Mme Soizik MOREAU. - Monsieur le Maire, pourquoi le Conseil de Paris n'a-t-il pas encore été informé, comme le prévoit la loi, de l'avis de la Chambre régionale des comptes d'Ile-de-France relatif à la convention de délégation de service public pour la rénovation de l'Aquarium du Trocadéro qui a été notifiée à la Ville de Paris le 21 janvier 2000 ?
M. Jean-François LEGARET, adjoint, président. - Merci, Madame Soizik MOREAU.
Mes chers collègues, dans sa séance du 25 octobre 1999, le Conseil de Paris a adopté la délibération relative à la convention de délégation de service public entre la Ville de Paris et la société d'exploitation de l'Aquarium du Trocadéro, la S.E.A.D.
Le représentant de l'Etat, agissant dans le cadre du contrôle de légalité, a souhaité, compte tenu de la complexité du dossier, consulter pour avis la Chambre régionale des comptes sur la base de l'article L. 1411-18 du Code général des collectivités territoriales qui dispose que les conventions relatives à des délégations de service public peuvent être transmises par le représentant de l'Etat dans le Département à la Chambre régionale des comptes. C'est un avis consultatif adressé au Préfet, et c'est un élément qui est à la disposition de l'autorité préfectorale.
C'est le Préfet qui est le seul interlocuteur de la Ville sur ce dossier.
J'insiste sur ce point : l'avis de la Chambre régionale des comptes n'est pas adressé au Maire, il est adressé au Préfet et, à sa demande, le Préfet a demandé, sur la base d'un certain nombre d'observations techniques formulées par l'avis qui lui avait été remis par la Chambre régionale des comptes, plusieurs éléments d'information complémentaires et le Préfet a également souhaité que soient clarifiés certains points du traité de concession.
Ces demandes, il convient de le préciser, ne remettent nullement en cause le fond du dossier, ni le choix du candidat. Elles portent essentiellement sur le capital de la société, les garanties financières de réalisation de l'ouvrage, les modes d'élaboration des formules d'indexation et de redevance et enfin, la notion de biens de reprise et de biens de retour.
En ce qui concerne le profil et la garantie financière de la société concessionnaire, il convient également de préciser que la Chambre régionale des comptes et donc, de ce fait, le représentant de l'Etat, n'ont pas émis un avis négatif, mais se sont interrogés sur le montant et la constitution de son capital et ont rappelé la nécessité de fournir un certain nombre de garanties.

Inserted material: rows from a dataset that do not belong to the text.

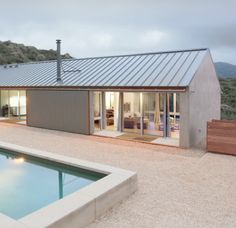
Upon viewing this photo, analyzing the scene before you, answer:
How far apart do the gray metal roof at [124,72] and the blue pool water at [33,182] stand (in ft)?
18.1

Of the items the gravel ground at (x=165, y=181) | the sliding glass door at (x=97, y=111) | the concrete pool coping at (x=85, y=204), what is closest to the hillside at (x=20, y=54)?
the sliding glass door at (x=97, y=111)

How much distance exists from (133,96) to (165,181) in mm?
6702

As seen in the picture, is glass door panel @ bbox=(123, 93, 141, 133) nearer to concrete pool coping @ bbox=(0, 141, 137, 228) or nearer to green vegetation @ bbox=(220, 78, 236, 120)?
concrete pool coping @ bbox=(0, 141, 137, 228)

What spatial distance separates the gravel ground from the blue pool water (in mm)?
1358

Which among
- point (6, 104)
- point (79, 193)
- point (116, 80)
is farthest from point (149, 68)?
point (6, 104)

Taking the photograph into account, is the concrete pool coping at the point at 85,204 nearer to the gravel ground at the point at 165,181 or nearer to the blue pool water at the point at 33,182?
the gravel ground at the point at 165,181

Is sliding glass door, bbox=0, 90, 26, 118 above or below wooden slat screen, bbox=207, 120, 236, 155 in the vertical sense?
above

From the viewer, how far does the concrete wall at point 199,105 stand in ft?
34.4

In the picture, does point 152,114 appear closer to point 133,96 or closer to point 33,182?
point 133,96

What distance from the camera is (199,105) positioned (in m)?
11.8

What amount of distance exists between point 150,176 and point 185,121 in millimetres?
3970

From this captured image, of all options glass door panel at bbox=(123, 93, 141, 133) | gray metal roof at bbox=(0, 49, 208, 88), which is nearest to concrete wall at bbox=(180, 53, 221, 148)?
gray metal roof at bbox=(0, 49, 208, 88)

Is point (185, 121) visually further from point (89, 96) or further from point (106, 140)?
point (89, 96)

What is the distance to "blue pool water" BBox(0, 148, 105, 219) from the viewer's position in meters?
5.44
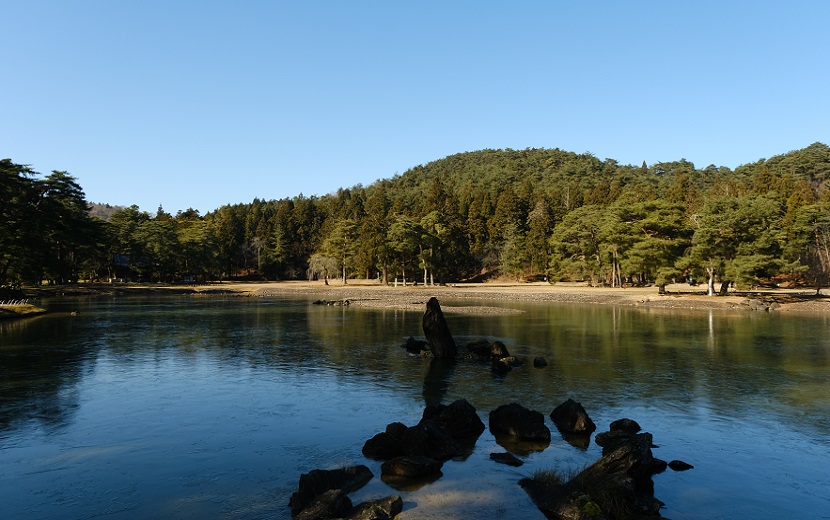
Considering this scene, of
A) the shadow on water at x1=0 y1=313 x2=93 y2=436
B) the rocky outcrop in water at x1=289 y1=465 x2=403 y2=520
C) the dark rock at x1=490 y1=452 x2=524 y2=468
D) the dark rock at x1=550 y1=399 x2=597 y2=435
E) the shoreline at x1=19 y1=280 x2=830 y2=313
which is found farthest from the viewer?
the shoreline at x1=19 y1=280 x2=830 y2=313

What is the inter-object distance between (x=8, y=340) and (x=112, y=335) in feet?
17.5

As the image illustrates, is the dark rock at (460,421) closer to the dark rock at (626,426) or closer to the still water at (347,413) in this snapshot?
the still water at (347,413)

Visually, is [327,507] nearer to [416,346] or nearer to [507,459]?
[507,459]

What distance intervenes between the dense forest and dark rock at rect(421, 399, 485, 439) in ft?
165

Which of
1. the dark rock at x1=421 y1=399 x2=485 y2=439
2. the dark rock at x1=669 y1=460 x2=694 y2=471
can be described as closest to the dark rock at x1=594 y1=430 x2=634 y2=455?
the dark rock at x1=669 y1=460 x2=694 y2=471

En relation avec la société d'exploitation de l'Aquarium du Trocadéro, la Ville a apporté au Préfet, le 30 mars dernier, l'ensemble des précisions demandées. La société a notamment fourni toutes les garanties quant à sa structure financière et ces garanties ont été transmises au représentant de l'Etat.
Vous comprendrez que sur un dossier de cette importance et de cette complexité, qui est susceptible de prêter, comme cela a pu être récemment encore constaté, à des interprétations erronées, il convient que le Conseil de Paris soit informé de la manière la plus précise. La saisine du représentant de l'Etat à partir de l'avis de la Chambre régionale des comptes ayant donné lieu à une réponse de la Ville élaborée après contact avec les services du contrôle de légalité, il a donc semblé nécessaire de connaître la position officielle au-delà et à la suite des précisions apportées, afin de pouvoir fournir, in fine, au Conseil une information complète et non pas seulement des éléments d'information partiels étalés dans le temps.

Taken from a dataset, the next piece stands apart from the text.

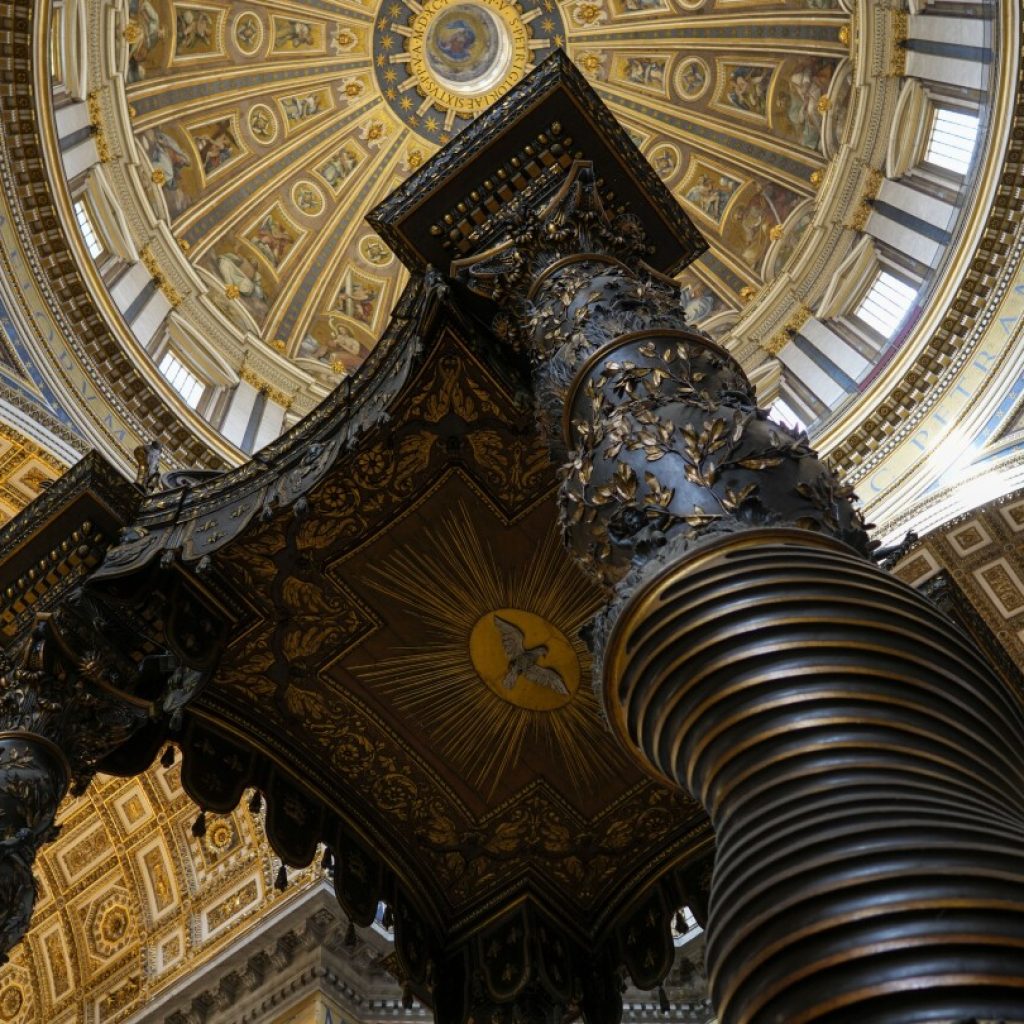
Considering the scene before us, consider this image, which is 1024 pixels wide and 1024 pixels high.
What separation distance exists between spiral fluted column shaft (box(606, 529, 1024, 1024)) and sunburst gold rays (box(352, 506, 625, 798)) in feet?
9.76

Aussi, est-ce après contact avec les services préfectoraux qu'il a été décidé que l'ensemble du dossier serait présenté à l'information du Conseil de Paris, à savoir : les précisions apportées par la Ville au représentant de l'Etat, ses éventuelles observations définitives sur la convention - et ces observations, nous les attendons encore - et les suites qui leur seront données. Ces éléments seront présentés de manière détaillée à la prochaine séance du Conseil de Paris avec l'avis consultatif de la Chambre régionale des comptes. Chacun pourra ainsi constater, sans qu'il demeure une quelconque ambiguïté, la transparence totale qui préside à la mise en oeuvre de ce dossier.
Mes chers collègues, je vous remercie.